«La fissure»: quand tout vacille

La partition exige beaucoup de la part des interprètes, il faut donc souligner la maîtrise dont Amélie Dallaire et Mathieu Quesnel font preuve.
Photo: David Ospina La partition exige beaucoup de la part des interprètes, il faut donc souligner la maîtrise dont Amélie Dallaire et Mathieu Quesnel font preuve.

On retrouve dans le nouvel opus d’Amélie Dallaire le ton joyeusement sombre qui en avait ravi plusieurs lors de la création de Queue cerise, une pièce mise en scène par Olivier Morin à la salle Jean-Claude-Germain en 2016. Après s’être intéressée à la vie de bureau, métaphore éprouvée de la vie en société, l’autrice, aussi comédienne, metteure en scène et productrice, se penche cette fois sur la vie de couple. Présentée à la Petite Licorne, La fissure est un face à face d’une inquiétante étrangeté, un huis clos troublant et néanmoins libérateur où le rire et l’angoisse vont toujours de pair.

Parce qu’il s’agit d’un théâtre réglé au quart de tour, une partition qui exige beaucoup de la part des interprètes, il faut commencer par souligner la maîtrise dont Amélie Dallaire et Mathieu Quesnel font preuve. Devant l’efficacité de leurs échanges, une précision qui concerne aussi bien les mots qui sont prononcés que ceux qui se cachent derrière — le sous-texte étant ici tout à fait crucial —, on reste pantois. Porté par une complicité indéniable, le tandem navigue tout naturellement entre la comédie et le drame, le réalisme et le fantastique, la caricature et la critique sociale.
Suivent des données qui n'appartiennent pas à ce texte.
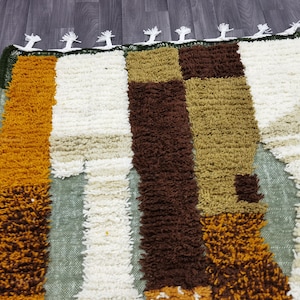 May include: A rectangular rug with a textured, shaggy pile. The rug features vertical stripes in shades of gold, brown, white, and olive green. The top edge has a dark green border with white tassels. This rug is suitable for home decor.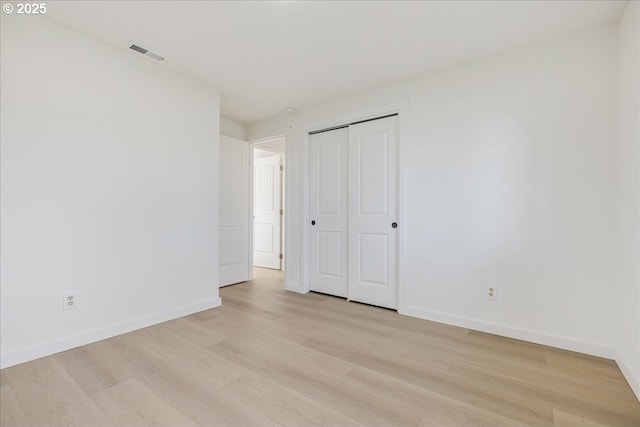 unfurnished bedroom with light hardwood / wood-style floors and a closet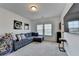 Cozy living room with a plush sectional sofa, large TV, and ample natural light, great for relaxation at 4409 Encore Park Lane, Duluth, GA 30097
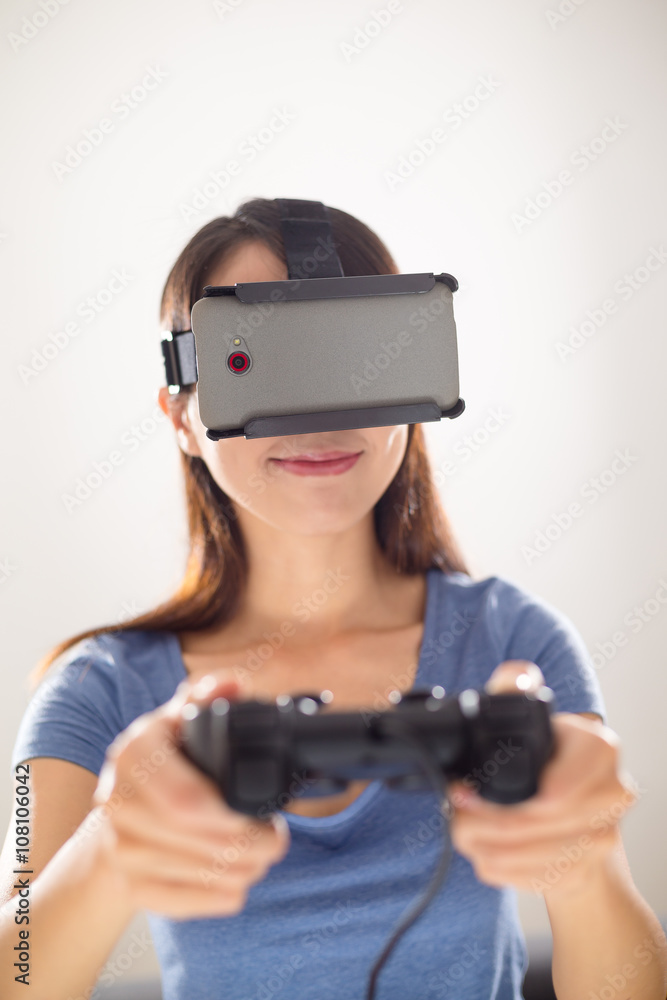 Woman play video game with VR device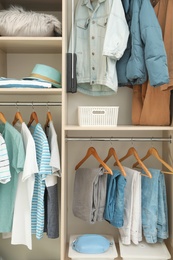 Photo of Stylish clothes, accessories and home stuff in wardrobe closet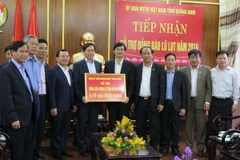 Đoàn công tác Đảng ủy Khối Doanh nghiệp Trung ương trao tượng trưng hơn 6,3 tỷ đồng cho lãnh đạo tỉnh Quảng Nam để giúp đỡ đồng bào vùng lũ lụt. (Ảnh: Đoàn Hữu Trung/TTXVN)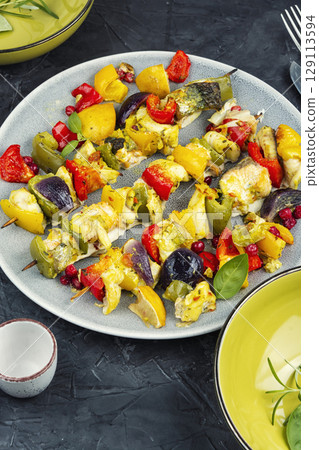 Grilled fish skewers, healthy meal. 129113594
La pièce donne accès à une scène de la vie conjugale, une heure dans l’existence fuyante de Françoise et Fred, une tranche de quotidien sur laquelle planent le doute et le mystère. Durant cette soirée banale, du moins en apparence, le pire menace constamment de sourdre. On a le sentiment qu’à tout instant, le désaccord pourrait se muer en violence, la lassitude en dépression, le petit mensonge en terrible trahison. Partout dans cette vie à deux règne l’incertitude, toujours la duplicité guette. Bien malin qui parviendra à distinguer le vrai du faux. Sait-on jamais complètement qui sont les êtres avec qui nous partageons nos existences ? Cette question, qui en taraude sûrement plusieurs, la pièce la soulève de manière fort convaincante.

En adoptant un ton qui évoque celui d’Harold Pinter, mais aussi de Catherine-Anne Toupin et d’Étienne Lepage, Amélie Dallaire traduit avec acuité la façon dont la violence peut s’inviter dans les rapports humains les plus tendres, dont la cruauté est à même de s’immiscer parmi les sentiments les plus nobles. Entre Françoise et Fred, ce soir-là, tout vacille. Travail, amitié, amour, sexualité et santé mentale… Que feront-ils du gouffre qui s’ouvre sous leurs pieds ? Céderont-ils à la panique ? Choisiront-ils plutôt d’apprivoiser leur vertige ? Cela reste à voir.

La fissure

Texte et mise en scène : Amélie Dallaire. Une production d’Amélie Dallaire. À la Petite Licorne jusqu’au 24 mai.